Trotz der vielen Zaquin herrschte in der Kapelle Stille. Alle Geräusche verhallten in der Größe des Raums, ehe sie wirklich gehört werden konnten. Selbst das ununterbrochene Murmeln der Betenden verblasste darin zu einem Säuseln wie ein ferner Lufthauch.
Shamut suchte sich einen Platz neben einer der aufragenden Säulen, rezitierte Lakteels Verse zur Vergebung, und wartete auf das Erscheinen einer Priesterin. Dieses ließ nicht lange auf sich warten, die jungen Frauen, die Lakteels Vergebung brachten, waren aufmerksam und schnell.
Lakteel in seiner Weisheit kennt deine Schuld, sprach die Frau ihn mit den vorgeschriebenen Zeilen an, ich jedoch bin fehlbar und fern vom heiligen Wissen.

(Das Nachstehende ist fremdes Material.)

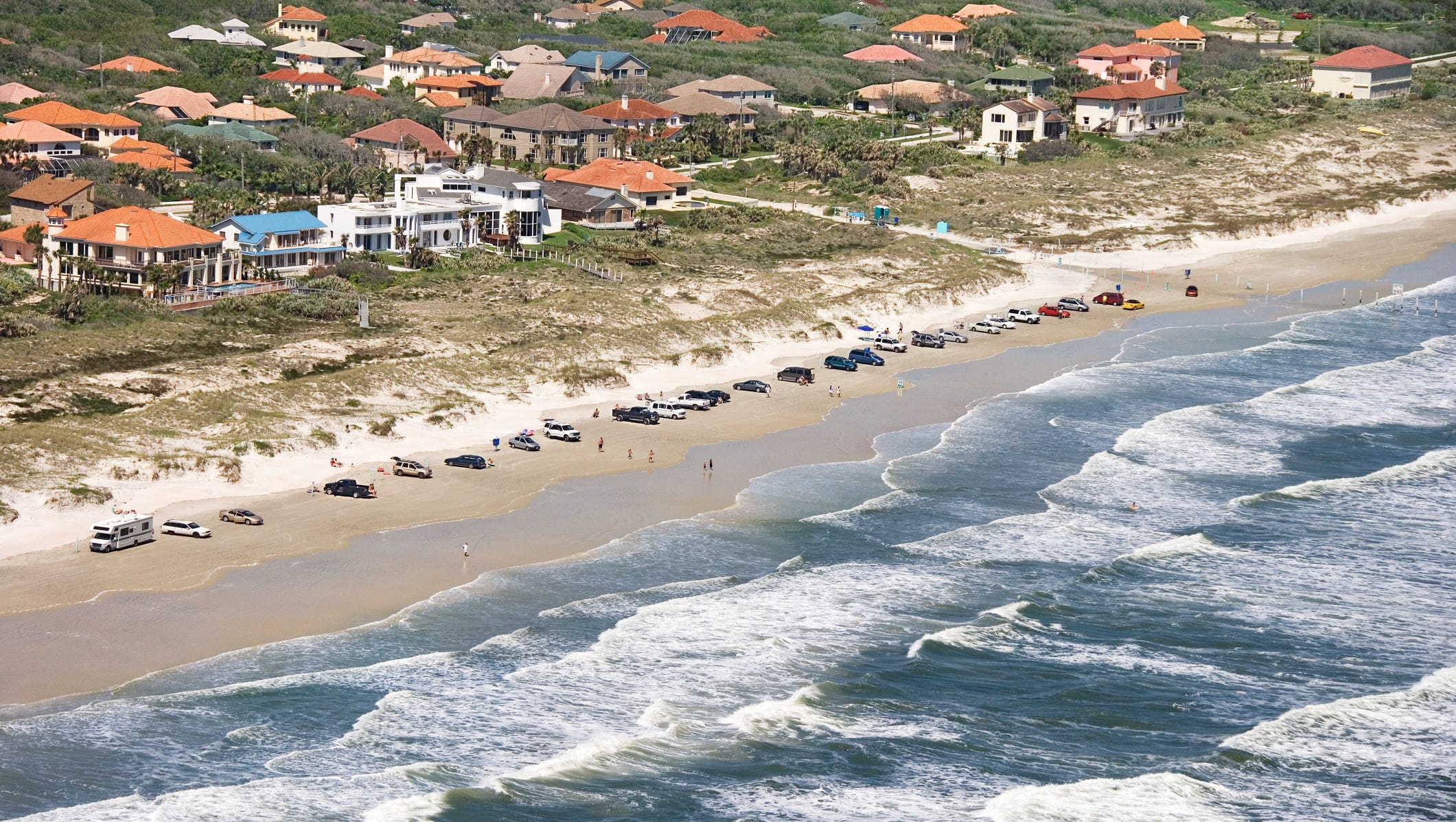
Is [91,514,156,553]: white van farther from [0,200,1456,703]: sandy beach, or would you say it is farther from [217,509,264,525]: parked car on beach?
[217,509,264,525]: parked car on beach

Sage mir, was auf dir lastet.
Shamut sah zu Boden, nicht nur, weil das Ritual das verlangte, sondern auch, weil ihm tatsächlich peinlich war, was ihm zugestoßen war. Ich habe einen Grauen berührt.
Tatest du das aus freiem Willen und absichtlich? Ihre Stimme blieb salbungsvoll und ausdruckslos. Wenn das Geständnis sie in irgendeiner Weise berührte, ließ sie es sich nicht anmerken.

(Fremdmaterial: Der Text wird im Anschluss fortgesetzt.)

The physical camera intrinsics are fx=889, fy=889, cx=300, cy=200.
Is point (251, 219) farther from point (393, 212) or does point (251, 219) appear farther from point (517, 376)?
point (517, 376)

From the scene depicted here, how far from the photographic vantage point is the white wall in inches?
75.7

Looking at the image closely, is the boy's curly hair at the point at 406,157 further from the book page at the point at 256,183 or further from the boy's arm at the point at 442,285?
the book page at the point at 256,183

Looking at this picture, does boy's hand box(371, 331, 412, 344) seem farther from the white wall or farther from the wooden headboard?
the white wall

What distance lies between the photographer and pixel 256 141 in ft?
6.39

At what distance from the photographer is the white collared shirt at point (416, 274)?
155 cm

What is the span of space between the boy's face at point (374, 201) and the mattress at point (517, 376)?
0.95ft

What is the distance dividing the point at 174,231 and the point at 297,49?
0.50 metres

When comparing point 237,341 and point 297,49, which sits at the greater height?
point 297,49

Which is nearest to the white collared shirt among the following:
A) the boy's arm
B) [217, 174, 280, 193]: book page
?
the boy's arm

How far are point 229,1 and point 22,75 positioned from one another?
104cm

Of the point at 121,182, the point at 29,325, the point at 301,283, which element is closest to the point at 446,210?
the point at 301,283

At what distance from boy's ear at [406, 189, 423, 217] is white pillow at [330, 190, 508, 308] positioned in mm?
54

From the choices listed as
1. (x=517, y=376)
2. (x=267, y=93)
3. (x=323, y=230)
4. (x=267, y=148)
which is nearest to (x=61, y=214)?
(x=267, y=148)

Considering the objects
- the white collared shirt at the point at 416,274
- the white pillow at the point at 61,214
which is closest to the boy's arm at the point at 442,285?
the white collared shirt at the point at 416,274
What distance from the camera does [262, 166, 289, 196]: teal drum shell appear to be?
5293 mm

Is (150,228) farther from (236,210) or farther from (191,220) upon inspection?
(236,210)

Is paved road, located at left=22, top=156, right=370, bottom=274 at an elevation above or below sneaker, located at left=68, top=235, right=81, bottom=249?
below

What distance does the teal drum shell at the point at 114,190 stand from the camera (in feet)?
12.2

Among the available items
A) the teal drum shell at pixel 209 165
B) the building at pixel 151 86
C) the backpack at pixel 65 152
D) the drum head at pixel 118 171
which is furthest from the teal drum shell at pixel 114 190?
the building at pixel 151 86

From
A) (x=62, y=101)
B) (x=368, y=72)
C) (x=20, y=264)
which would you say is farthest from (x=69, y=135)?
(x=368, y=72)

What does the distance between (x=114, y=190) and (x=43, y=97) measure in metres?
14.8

Selbstverständlich nicht, platzte es aus Shamut heraus, ehe er sich entsann, dass diese Frage Bestandteil des Ritus und nicht etwa als Anklage gemeint war. Er riss sich zusammen und antwortete mit der korrekten Floskel: Nichts läge mir ferner.
Die Priesterin hob die Hände. Ihre Feingreifer kamen hervor und malten das Segenszeichen, den Umriss von Lakteels Maske, auf seine Stirn, um das Sonarauge herum. Die Berührung kitzelte.
Lakteel in seiner Weisheit kennt dein Bedauern, sagte sie dabei. Er versteht, dass du ein Opfer der Umstände warst, und vergibt dir. Geh', freigesprochen von deiner Verfehlung!
Shamut verbeugte sich so tief, dass er den Saum des Gewandes der Priesterin ergreifen und an seine Stirn pressen konnte, dann wandte er sich ab und eilte aus der Kapelle.